Glycine max (soybean) is an important food and industrial crop (Schmutz et al., 2010). A major pest afflicting global soybean production is the soybean cyst nematode (SCN, Heterodera glycines), which causes yearly U.S. soybean yield losses of over 1 billion USD (Niblack et al., 2006; Mitchum, 2016; T. W. Allen, 2017). SCN is an obligate parasite that invades host roots and induces individual host cells to form a complex syncytium that serves as the SCN feeding site (Niblack et al., 2006; Mitchum, 2016). SCN feeding depletes available host resources and a functional syncytium must be maintained for 2-4 weeks for the nematode to complete its lifecycle. Since the unhatched eggs within cysts can remain viable for many years in the field, SCN is difficult to manage and is primarily controlled by growing naturally resistant soybeans (Niblack et al., 2006). Among known soybean loci contributing to SCN-resistance, the Rhg1 (Resistance to Heterodera glycines 1) locus found on chromosome 18 provides the strongest protection (Concibido et al., 2004). Rhg1 causes the SCN-induced syncytium to fail a few days after induction, and the soybean PI 88788-type “rhg1-b” haplotype is the primary SCN resistance locus used in commercially grown soybeans (Concibido et al., 2004; Niblack et al., 2006; Mitchum, 2016).

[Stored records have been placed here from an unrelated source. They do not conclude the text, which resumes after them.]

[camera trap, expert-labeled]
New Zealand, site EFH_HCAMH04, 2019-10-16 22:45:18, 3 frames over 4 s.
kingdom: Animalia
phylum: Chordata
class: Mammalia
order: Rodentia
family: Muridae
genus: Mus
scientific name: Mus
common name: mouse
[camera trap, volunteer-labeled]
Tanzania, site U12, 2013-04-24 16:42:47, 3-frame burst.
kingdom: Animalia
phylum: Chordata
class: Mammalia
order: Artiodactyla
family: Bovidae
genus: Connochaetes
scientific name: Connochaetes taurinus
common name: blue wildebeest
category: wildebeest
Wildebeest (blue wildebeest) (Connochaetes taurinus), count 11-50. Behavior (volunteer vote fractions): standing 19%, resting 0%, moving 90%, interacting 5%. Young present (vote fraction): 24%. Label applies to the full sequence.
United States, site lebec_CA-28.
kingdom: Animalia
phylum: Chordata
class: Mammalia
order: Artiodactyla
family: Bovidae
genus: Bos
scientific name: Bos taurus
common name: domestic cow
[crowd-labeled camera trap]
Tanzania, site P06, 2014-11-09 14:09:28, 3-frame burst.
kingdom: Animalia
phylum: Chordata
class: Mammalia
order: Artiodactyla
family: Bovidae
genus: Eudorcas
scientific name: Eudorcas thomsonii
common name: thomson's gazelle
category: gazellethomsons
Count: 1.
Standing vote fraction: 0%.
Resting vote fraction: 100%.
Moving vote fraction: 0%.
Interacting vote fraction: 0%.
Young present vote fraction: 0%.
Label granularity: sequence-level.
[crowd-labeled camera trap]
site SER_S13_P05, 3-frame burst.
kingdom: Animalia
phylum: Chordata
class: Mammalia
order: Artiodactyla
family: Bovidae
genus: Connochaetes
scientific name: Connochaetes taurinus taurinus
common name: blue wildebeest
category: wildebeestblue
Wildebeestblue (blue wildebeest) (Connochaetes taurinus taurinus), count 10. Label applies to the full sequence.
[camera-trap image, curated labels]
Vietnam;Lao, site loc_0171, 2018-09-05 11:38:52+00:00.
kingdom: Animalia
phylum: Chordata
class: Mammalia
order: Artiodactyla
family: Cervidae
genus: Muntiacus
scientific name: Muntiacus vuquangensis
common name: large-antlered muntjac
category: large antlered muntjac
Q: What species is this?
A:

Soybean Rhg1 is an unusual disease resistance locus that consists of a ∼31.2 kb unit that is tandemly repeated as many as 10 times (Cook et al., 2012). Within each 31.2 kb Rhg1 repeat unit are four different Rhg1-encoded genes: Glyma.18G022400, Glyma.18G022500, Glyma.18G022600, and Glyma.18G022700, none of which have similarity to previously identified resistance genes (Cook et al., 2012; Cook et al., 2014; Lee et al., 2015). Of the three Rhg1 genes that contribute to SCN-resistance, only Glyma.18G022500, an α-SNAP (alpha-Soluble NSF Attachment Protein), has amino acid polymorphisms relative to the wild-type Rhg1 gene alleles present in SCN-susceptible soybeans (Cook et al., 2012; Cook et al., 2014; Lee et al., 2015). The mRNA transcript abundance of all three resistance-associated Rhg1 genes is significantly elevated in SCN-resistant multi-copy Rhg1 soybeans, relative to SCN-susceptible single-copy Rhg1 (WT Rhg1) soybeans (Cook et al., 2012; Cook et al., 2014).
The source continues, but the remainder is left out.